Reaching deeper, I finally find my old, reliable friend: Double Fudge Brownie ice cream.

Jackpot!

Spoon in hand and bowl loaded up, I march back toward the theater. As I pass the family gallery wall, my gaze snags on the familiar photographs lining the hallway. I’ve walked past these portraits thousands of times, but they still make me smile.

There’s Hayes’s father, grinning beside one of his treasured horses, the big dapple-gray, Phaethon.

A pang tightens in my chest.

God, I miss Phaethon. And the other horses, too. I wonder if I’ll ever see them again.

Farther down the wall is what I like to call the Shrine of Hayes: toddler Hayes, wild dark curls and baby teeth.

Little kid Hayes, grinning with a missing front tooth.

Preteen Hayes, all long limbs and awkward angles in too-big jeans.

And, of course, high school Hayes—breathtakingly, impossibly handsome.

Then come the family photos: Hayes and his parents.

Always polished, always gorgeous and glowing.

His parents look eerily the same in every shot, no matter the year.

It’s as if they don’t age.
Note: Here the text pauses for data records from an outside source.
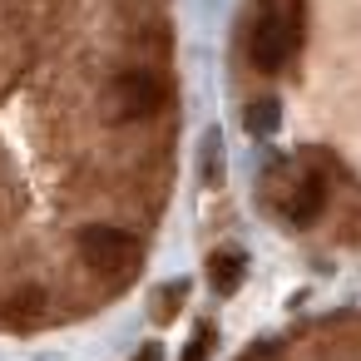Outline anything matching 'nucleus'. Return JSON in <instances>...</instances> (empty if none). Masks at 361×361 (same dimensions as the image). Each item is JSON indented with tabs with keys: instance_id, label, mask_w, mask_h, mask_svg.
I'll return each mask as SVG.
<instances>
[{
	"instance_id": "nucleus-7",
	"label": "nucleus",
	"mask_w": 361,
	"mask_h": 361,
	"mask_svg": "<svg viewBox=\"0 0 361 361\" xmlns=\"http://www.w3.org/2000/svg\"><path fill=\"white\" fill-rule=\"evenodd\" d=\"M134 361H164V351H159V346H144V351H139Z\"/></svg>"
},
{
	"instance_id": "nucleus-2",
	"label": "nucleus",
	"mask_w": 361,
	"mask_h": 361,
	"mask_svg": "<svg viewBox=\"0 0 361 361\" xmlns=\"http://www.w3.org/2000/svg\"><path fill=\"white\" fill-rule=\"evenodd\" d=\"M292 45H297V16H282L267 0L262 16L247 30V60H252V70L257 75H277L292 60Z\"/></svg>"
},
{
	"instance_id": "nucleus-6",
	"label": "nucleus",
	"mask_w": 361,
	"mask_h": 361,
	"mask_svg": "<svg viewBox=\"0 0 361 361\" xmlns=\"http://www.w3.org/2000/svg\"><path fill=\"white\" fill-rule=\"evenodd\" d=\"M208 351H213V326H198L193 341L183 346V361H208Z\"/></svg>"
},
{
	"instance_id": "nucleus-4",
	"label": "nucleus",
	"mask_w": 361,
	"mask_h": 361,
	"mask_svg": "<svg viewBox=\"0 0 361 361\" xmlns=\"http://www.w3.org/2000/svg\"><path fill=\"white\" fill-rule=\"evenodd\" d=\"M243 272H247V257H243L238 247H223V252H213V257H208V277H213V287H218V292H238Z\"/></svg>"
},
{
	"instance_id": "nucleus-3",
	"label": "nucleus",
	"mask_w": 361,
	"mask_h": 361,
	"mask_svg": "<svg viewBox=\"0 0 361 361\" xmlns=\"http://www.w3.org/2000/svg\"><path fill=\"white\" fill-rule=\"evenodd\" d=\"M326 208V178L322 173H297L287 188H282V218L292 228H312Z\"/></svg>"
},
{
	"instance_id": "nucleus-1",
	"label": "nucleus",
	"mask_w": 361,
	"mask_h": 361,
	"mask_svg": "<svg viewBox=\"0 0 361 361\" xmlns=\"http://www.w3.org/2000/svg\"><path fill=\"white\" fill-rule=\"evenodd\" d=\"M35 0H0V331H40L65 322L60 297L40 277L35 257L50 262L55 243L75 262V243L85 228L109 223L94 213V193L114 213L149 218L90 169H80V119L85 124H124V129H159L129 124L114 114V75L134 60L90 75V60L75 70H55V40L25 30ZM139 203L159 208V198L134 193ZM124 228V223H119ZM80 267V262H75ZM85 277V272H80ZM94 292V287H90Z\"/></svg>"
},
{
	"instance_id": "nucleus-5",
	"label": "nucleus",
	"mask_w": 361,
	"mask_h": 361,
	"mask_svg": "<svg viewBox=\"0 0 361 361\" xmlns=\"http://www.w3.org/2000/svg\"><path fill=\"white\" fill-rule=\"evenodd\" d=\"M247 134H272L277 124H282V109H277V99H257V104H247Z\"/></svg>"
}]
</instances>
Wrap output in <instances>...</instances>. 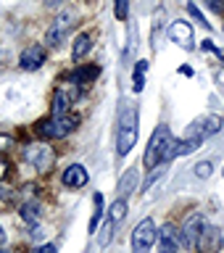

Like vampires.

It’s a little unsettling when you really think about it, but there’s no denying Hayes won the genetic lottery—either that or his parents have excellent plastic surgeons.

I even make a few appearances on the wall.

Candid, goofy photos from birthday parties and school dances Hayes dragged me to.

Senior prom. High school graduation. I grin when I spot my favorite: the picture of us at the Wizarding World of Harry Potter, waving the overpriced magic wands Kora bought for us.